Is there an appreciable ROI from this technology?

Yes. ROI from BTM is calculated by its reduction in both capital and operational expenditures. Many businesses try to solve their application performance problems by throwing computer hardware at them until they disappear … and are consistently surprised when this strategy doesn't work. In today's world of service oriented architecture (SOA) and cloud computing, "fixing" a server can have little overall effect on one of these "new architecture" applications. Plus, from a techno-economic standpoint, fixing slow applications by over-provisioning hardware simply doesn't solve the problem.

Between the economy and the abundance of technology available, businesses have made it a point to place heavier scrutiny on IT budgets, and needless spending is never a valid option, especially when the results are less than stellar. Avoiding this approach reduces capital expenditures.

Operational expenditures are reduced by improved staff allocation, decreased downtime, and a reduction in business process disruption.

What does Nastel Technologies offer to provide proactive business transaction management to customers?
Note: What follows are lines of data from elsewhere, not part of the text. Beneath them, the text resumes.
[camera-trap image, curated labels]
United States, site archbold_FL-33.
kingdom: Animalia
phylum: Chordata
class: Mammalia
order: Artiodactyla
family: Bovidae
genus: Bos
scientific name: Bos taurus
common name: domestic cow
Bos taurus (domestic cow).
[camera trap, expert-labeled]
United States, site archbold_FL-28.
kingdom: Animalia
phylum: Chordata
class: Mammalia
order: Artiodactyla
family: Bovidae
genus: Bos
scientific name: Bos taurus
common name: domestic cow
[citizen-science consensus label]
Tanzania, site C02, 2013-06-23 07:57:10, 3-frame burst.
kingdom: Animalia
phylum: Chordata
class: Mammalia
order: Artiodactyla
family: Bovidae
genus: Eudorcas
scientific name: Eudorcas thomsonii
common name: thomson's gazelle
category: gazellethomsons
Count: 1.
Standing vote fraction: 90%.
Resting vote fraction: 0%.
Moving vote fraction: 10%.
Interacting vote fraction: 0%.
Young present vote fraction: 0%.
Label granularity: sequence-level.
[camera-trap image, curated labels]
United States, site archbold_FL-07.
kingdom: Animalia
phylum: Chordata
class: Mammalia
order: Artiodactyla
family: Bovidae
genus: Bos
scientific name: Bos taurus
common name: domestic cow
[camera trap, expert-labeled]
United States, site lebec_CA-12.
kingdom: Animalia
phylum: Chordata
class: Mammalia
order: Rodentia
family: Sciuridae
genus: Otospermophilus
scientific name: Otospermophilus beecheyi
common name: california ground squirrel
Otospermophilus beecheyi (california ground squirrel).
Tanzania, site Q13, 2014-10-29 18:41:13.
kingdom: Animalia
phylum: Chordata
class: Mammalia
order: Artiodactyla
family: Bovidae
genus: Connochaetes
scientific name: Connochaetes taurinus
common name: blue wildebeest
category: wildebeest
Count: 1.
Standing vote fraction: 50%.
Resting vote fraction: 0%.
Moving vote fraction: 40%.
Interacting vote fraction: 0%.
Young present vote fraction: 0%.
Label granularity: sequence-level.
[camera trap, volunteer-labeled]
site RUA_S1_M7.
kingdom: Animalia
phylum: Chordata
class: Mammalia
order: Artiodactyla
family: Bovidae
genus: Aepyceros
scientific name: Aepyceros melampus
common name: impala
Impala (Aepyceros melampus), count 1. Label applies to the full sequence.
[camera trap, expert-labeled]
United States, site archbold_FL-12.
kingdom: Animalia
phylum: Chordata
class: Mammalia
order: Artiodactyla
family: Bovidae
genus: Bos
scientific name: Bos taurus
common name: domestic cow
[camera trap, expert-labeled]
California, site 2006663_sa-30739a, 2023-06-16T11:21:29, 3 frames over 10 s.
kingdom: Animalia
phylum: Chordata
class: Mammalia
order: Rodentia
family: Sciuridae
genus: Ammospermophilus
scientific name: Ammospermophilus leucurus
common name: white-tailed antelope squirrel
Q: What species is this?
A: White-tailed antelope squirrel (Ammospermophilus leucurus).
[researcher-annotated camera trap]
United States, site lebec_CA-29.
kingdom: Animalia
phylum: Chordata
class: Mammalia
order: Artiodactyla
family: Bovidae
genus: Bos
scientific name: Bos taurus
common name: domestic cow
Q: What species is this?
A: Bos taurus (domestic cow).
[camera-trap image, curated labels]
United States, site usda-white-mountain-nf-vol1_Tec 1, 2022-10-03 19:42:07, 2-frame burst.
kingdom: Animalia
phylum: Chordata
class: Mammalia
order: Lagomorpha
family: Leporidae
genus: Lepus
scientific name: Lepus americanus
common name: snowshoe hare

Nastel AutoPilot is an application performance management software solution that reduces the cost of ensuring peak-performance of business applications. It provides businesses with 360-degree situational awareness of operational and transactional data across applications, transactions and messaging middleware. This ensures optimum service levels while also eliminating the hidden costs in business processes. At Nastel, we call these hidden costs "stealth waste." AutoPilot, with its correlation of transactional and operational data in a unified business context, enables management teams to identify and fix problems -- even predict and prevent them -- before they compromise SLA or other performance standards."